Correct me if I am wrong but anti inflammatory is given when people have infections and it should not be given to people every day or it could possible have implikations for your health? I guess that is what got the doctor convicted and what shut the program down in 1998.
It should be clear by now that the Triade explored every possible grey area
that could give us an advantage whether it was ussing drugs or put pressure on referees. Other teams did the same thing and you can always discuss what is allright and what is not, but I really dont hope that our current management is operating in the same manner.
It's incredibly naive to think that any high level sports performance program isn't using every single legal (and in some cases illegal) method available to increase performance. These athletic programs are fighting for results worth hundreds of millions of dollars. Olympic programs, professional sports teams, etc... Everything is explored, everything is used that can enhance performance, by every single team and athlete that can afford to do the research and use it. It will always be this way. If their are severe negative side-effects that very adversely effect athlete health, these drugs and supplements are banned. It's one of the conditions for adding something to the banned substance list.
And no anti-inflamms are not only for infections. They are also used and approved to be used for reducing inflammation due to muscular or ligament injury, and even to help reduce inflammation from muscular fatigue. Should they be used in high doses, every day? Probably not, as it both reduces their efficacy and the body's natural healing process and may have long term side effects that there currently isn't enough research done to know about with certainty. But who makes the decision to say anti-inflamms can only be used in this way or that? There is definitely a use for them in high-performance athletes, and
The point I was making is that it's entirely stupid to assume anything about that article was correct considering the writer doesn't have a clue as to what the drugs referenced actually are, and what possible benefits they provide. The writer is an idiot. Moving the goalposts, implying Juventus was the only doing it, while even making reference to another team using these drugs, etc. They also make the implication that such drugs are similar to Sharapova's drug, but this is obviously not the case, as they have not been banned by WADA, which means WADA does not see any of them as performance enhancing, nor do they see them as dangerous to athlete health.
Not to mention the fact, if Sharapova's drug was over-the-counter, considered legal, than there is absolutely nothing wrong her having used it prior to its ban. It doesn't matter whether she used it for its actual specific purpose or not. A large number of over-the-counter supplements not banned by WADA are not used in the way they were originally. Where do you draw the line of what supplement/drug is ethical to use, and how one can go about using it? Should WADA ban everything that is remotely performance enhancing? Most gym supplements would be banned, many vitamins would be banned... But these things can also improve health. Wintertime supplementation with Vitamin D is a huge performance enhancer for those who live in northern climates. Should it be banned? Creatine has some evidence supporting it as performance enhancing, at least during the training season... it can speed up post-workout recovery and allow you to work out more frequently and for longer periods of time. Should it be banned for this? The heart drug Neoton from the article was just an early version of creatine phosphate, an over-the-counter supplement used by a huge number of athletes and gym-goers round the world. Should we ban it and consider it unethical, because sport performance is not the only nor the original use?

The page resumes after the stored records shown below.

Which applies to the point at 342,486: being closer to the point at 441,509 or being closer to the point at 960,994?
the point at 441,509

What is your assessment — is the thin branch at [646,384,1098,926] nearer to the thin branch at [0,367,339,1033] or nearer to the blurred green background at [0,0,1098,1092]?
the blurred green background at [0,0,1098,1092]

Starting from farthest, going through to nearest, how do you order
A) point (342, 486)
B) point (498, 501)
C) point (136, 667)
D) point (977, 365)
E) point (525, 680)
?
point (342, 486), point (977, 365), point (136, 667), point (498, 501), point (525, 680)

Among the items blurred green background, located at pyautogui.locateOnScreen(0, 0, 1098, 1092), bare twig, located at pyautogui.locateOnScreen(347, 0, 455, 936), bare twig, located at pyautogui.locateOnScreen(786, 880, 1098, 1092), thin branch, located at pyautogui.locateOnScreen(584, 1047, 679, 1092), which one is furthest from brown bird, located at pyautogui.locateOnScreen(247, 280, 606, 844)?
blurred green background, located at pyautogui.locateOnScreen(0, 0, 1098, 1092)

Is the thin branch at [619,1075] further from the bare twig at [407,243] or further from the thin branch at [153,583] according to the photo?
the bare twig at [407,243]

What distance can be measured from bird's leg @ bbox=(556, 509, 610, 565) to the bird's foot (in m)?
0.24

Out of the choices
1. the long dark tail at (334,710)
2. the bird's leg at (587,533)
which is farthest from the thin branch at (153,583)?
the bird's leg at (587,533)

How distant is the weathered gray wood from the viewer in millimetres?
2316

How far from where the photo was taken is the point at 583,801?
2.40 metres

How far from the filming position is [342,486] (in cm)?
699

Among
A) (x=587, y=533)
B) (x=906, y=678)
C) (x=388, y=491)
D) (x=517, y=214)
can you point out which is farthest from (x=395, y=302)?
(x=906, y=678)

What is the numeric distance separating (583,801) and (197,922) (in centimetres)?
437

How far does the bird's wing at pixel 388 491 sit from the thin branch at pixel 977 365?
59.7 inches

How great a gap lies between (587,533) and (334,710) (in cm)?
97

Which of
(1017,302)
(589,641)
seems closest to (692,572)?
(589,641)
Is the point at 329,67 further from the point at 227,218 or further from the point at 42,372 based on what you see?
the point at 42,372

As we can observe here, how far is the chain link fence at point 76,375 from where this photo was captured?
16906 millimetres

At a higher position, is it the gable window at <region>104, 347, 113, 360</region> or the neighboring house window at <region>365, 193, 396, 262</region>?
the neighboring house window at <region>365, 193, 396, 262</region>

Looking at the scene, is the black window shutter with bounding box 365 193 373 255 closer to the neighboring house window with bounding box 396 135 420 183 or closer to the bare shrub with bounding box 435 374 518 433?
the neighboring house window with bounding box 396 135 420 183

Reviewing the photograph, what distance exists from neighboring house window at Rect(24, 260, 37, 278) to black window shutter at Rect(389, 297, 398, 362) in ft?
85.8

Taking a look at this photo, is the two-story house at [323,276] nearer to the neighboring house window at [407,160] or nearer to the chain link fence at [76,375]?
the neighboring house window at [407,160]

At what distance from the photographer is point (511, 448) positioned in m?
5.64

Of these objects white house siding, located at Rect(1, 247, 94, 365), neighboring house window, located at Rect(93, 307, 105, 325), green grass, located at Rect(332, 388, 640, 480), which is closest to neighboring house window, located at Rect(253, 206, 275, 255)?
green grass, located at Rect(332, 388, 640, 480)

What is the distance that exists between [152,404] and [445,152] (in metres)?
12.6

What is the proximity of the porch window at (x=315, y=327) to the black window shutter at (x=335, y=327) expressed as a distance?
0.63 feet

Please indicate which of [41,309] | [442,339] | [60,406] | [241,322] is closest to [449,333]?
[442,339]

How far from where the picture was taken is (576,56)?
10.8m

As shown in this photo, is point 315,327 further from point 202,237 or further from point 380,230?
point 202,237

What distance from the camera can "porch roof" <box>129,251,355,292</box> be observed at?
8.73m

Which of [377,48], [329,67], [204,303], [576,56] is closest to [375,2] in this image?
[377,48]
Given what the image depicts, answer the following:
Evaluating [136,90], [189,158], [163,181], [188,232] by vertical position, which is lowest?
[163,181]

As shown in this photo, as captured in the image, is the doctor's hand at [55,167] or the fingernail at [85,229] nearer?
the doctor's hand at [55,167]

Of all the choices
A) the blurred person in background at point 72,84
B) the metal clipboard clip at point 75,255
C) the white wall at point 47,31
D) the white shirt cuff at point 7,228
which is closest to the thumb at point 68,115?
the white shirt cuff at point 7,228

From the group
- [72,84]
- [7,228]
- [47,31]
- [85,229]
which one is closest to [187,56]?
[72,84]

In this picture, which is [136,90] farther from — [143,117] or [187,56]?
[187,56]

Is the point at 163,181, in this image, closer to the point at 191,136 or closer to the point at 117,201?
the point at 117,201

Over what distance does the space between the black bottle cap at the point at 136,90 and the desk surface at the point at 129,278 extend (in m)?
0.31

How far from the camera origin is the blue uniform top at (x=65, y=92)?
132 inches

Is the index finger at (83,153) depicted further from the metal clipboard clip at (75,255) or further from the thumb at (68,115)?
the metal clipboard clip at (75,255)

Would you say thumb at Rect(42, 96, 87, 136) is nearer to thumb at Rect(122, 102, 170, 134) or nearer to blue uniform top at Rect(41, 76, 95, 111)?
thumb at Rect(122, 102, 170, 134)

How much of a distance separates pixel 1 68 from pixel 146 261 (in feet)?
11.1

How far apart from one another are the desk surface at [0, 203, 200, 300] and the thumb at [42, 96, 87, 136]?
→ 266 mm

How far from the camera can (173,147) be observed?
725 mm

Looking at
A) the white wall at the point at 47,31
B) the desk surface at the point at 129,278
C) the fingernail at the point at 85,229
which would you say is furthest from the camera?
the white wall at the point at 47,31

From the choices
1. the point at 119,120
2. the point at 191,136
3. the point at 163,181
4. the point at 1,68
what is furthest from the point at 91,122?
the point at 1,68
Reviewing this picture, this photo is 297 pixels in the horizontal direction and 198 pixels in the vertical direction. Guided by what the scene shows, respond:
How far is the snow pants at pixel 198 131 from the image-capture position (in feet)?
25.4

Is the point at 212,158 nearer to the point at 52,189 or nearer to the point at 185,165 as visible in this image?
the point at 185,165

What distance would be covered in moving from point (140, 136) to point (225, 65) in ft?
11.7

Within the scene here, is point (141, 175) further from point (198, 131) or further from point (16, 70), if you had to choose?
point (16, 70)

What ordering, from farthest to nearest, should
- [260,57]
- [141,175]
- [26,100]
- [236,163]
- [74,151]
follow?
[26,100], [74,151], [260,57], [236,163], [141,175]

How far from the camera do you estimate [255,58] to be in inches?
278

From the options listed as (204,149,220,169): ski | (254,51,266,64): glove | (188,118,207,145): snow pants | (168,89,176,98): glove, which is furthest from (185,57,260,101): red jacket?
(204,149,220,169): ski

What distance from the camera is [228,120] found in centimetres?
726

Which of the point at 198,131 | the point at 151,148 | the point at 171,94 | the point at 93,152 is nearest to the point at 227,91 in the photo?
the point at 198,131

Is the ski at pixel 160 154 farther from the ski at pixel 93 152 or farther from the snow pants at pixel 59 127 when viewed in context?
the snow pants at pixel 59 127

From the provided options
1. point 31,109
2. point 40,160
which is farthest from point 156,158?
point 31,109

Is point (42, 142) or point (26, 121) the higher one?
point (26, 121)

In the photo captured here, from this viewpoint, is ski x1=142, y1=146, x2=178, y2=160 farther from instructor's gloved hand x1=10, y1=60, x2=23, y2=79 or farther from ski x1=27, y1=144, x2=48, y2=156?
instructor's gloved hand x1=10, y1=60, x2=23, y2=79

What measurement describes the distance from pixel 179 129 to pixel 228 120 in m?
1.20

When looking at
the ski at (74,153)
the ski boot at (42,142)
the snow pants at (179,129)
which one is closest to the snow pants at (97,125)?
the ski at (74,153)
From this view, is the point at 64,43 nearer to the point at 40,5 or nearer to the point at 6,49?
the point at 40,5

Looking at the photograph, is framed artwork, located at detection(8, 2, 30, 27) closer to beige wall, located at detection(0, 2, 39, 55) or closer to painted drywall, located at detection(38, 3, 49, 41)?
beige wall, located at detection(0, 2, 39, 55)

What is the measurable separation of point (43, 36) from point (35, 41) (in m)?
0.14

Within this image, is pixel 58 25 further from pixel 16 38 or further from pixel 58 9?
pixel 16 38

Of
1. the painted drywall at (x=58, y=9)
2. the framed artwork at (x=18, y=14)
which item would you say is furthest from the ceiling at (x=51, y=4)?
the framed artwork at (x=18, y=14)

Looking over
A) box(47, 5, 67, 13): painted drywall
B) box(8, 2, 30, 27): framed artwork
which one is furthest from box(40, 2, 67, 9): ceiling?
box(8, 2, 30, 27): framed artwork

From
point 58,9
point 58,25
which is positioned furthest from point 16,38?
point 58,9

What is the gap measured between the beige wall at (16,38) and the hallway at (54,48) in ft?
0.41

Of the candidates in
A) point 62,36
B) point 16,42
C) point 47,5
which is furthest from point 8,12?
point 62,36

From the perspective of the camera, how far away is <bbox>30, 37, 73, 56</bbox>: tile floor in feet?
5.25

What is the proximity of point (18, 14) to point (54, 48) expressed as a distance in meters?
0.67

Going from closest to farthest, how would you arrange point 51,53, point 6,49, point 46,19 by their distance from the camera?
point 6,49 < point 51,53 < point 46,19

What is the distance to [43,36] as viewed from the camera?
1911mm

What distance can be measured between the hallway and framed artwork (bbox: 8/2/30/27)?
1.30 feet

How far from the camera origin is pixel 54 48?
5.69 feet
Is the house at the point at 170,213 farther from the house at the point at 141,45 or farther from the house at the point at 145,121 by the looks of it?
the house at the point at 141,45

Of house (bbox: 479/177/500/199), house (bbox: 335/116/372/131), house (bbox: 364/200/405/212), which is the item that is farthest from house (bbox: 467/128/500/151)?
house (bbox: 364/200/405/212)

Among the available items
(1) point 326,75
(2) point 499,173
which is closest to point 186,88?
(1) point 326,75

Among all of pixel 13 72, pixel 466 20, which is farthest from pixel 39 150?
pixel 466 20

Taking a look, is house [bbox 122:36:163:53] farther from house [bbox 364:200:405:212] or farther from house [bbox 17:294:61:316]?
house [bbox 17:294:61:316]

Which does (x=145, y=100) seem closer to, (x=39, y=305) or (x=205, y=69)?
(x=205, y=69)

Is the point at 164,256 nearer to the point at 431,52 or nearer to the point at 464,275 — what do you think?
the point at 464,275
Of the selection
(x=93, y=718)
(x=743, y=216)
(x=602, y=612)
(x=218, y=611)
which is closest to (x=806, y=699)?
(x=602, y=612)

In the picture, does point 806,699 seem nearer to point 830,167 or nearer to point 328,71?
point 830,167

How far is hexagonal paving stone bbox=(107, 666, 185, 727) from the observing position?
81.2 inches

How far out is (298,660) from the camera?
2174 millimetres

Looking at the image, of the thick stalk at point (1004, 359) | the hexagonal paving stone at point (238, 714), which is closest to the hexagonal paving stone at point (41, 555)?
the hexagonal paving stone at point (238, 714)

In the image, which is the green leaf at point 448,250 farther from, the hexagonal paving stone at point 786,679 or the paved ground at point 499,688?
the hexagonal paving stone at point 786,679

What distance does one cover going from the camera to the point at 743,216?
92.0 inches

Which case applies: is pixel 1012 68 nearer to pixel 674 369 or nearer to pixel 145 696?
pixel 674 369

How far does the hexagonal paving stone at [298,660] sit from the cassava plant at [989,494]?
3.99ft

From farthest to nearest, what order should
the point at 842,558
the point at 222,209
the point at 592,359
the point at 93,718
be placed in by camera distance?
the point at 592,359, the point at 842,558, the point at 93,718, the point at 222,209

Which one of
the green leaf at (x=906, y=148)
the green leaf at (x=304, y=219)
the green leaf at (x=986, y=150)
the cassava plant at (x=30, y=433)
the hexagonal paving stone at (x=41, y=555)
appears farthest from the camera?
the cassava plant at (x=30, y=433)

Saying that you aren't using something for its intended purpose so you're being unethical is both naive and stupid. Many substances provide many benefits and have many purposes. If they are not banned, using them for any of their beneficial effects is perfectly fine in my book. Have all of them had enough studies done to determine long term consequence of their use... certainly not. But that's an entirely different argument, and what that takes on the whole supplement/pharma industry and whether testing is stringent enough before drugs get put into production or sold over the counter... Especially the supplement industry for which the FDA and other organizations are absurdly lax. But high performance sport is worth billions and these programs are filled experts in supplementation, nutrition, exercise physiology, and so on. Supplement regimes are created to maximize performance. And that is exactly what they do. At what cost, who knows? But suggesting any of this was exclusive to Juventus in the mid-90s, or isn't going on to this very day amongst all major sporting programs, is disingenuous and retarded.